▸ **Exercise**
Take the entries that follow and return only the lines from the one with "Menu screen of" through the final line, leaving every picture behind.
Data extracts START
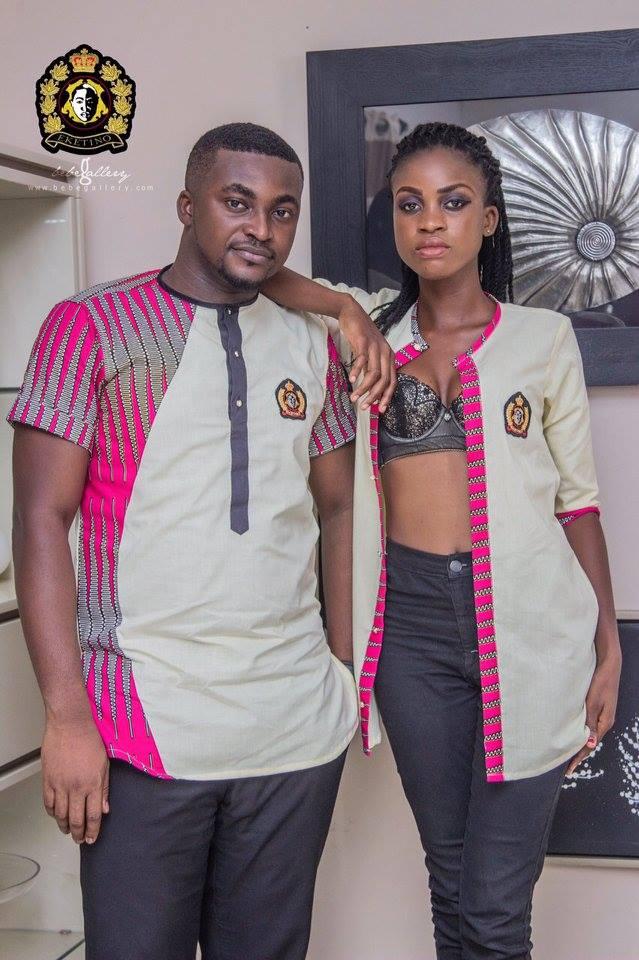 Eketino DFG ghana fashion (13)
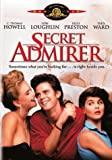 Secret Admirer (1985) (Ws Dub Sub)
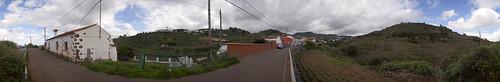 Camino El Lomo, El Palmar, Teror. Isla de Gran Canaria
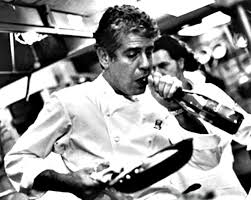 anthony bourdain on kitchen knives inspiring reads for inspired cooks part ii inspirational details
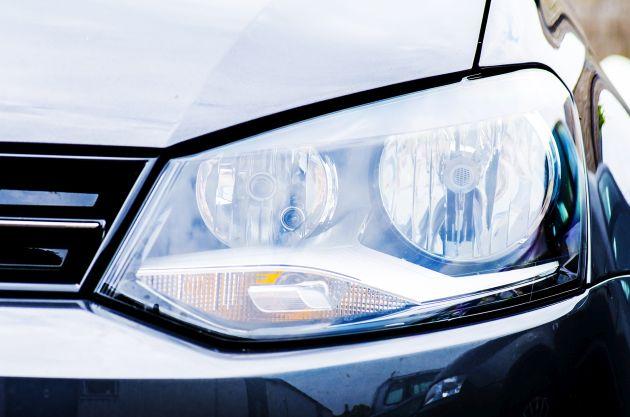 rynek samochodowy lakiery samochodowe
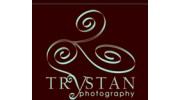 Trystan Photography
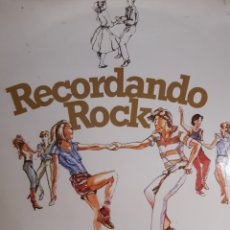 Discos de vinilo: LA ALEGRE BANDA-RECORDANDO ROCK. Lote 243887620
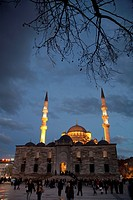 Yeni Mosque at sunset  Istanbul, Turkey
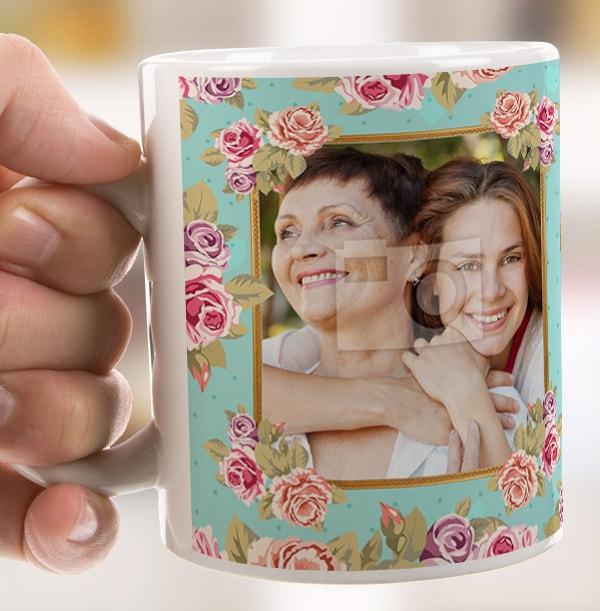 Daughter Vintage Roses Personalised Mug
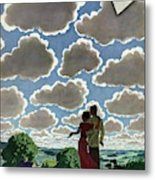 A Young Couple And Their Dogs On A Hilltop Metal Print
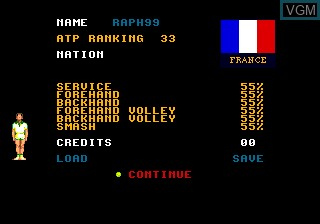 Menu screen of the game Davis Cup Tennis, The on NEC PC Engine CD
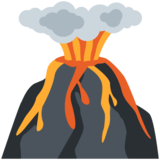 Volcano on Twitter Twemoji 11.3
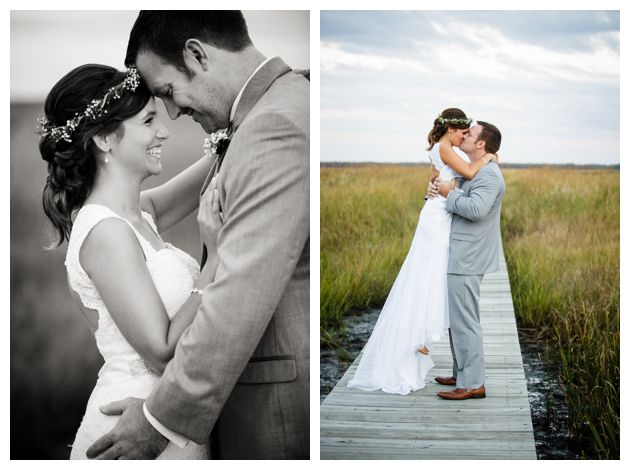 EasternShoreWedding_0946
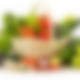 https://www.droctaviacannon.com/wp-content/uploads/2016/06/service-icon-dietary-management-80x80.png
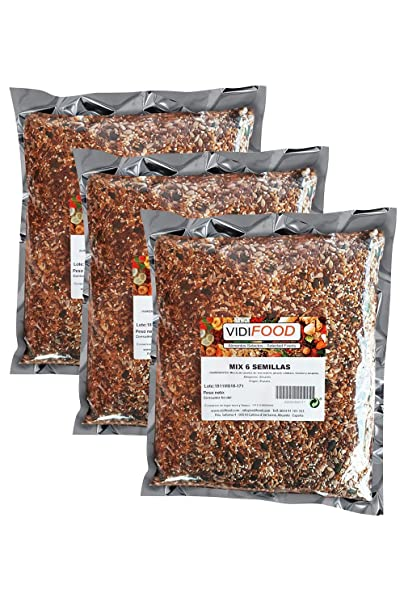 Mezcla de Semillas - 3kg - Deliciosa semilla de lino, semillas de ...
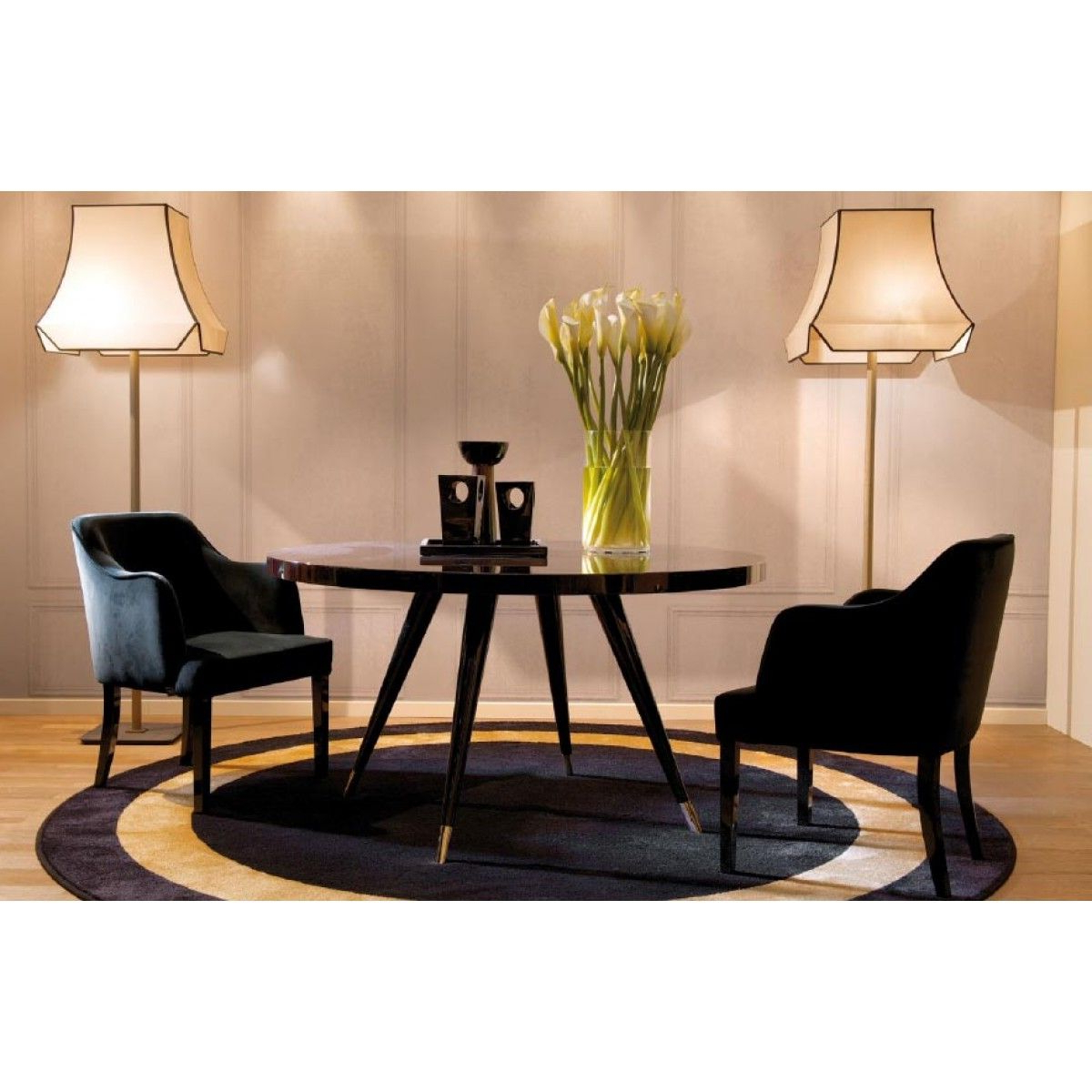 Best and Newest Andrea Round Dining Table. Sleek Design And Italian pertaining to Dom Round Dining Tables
Data extracts END
▸ **Result for this task**
 Menu screen of the game Davis Cup Tennis, The on NEC PC Engine CD
 Volcano on Twitter Twemoji 11.3
 EasternShoreWedding_0946
 https://www.droctaviacannon.com/wp-content/uploads/2016/06/service-icon-dietary-management-80x80.png
 Mezcla de Semillas - 3kg - Deliciosa semilla de lino, semillas de ...
 Best and Newest Andrea Round Dining Table. Sleek Design And Italian pertaining to Dom Round Dining Tables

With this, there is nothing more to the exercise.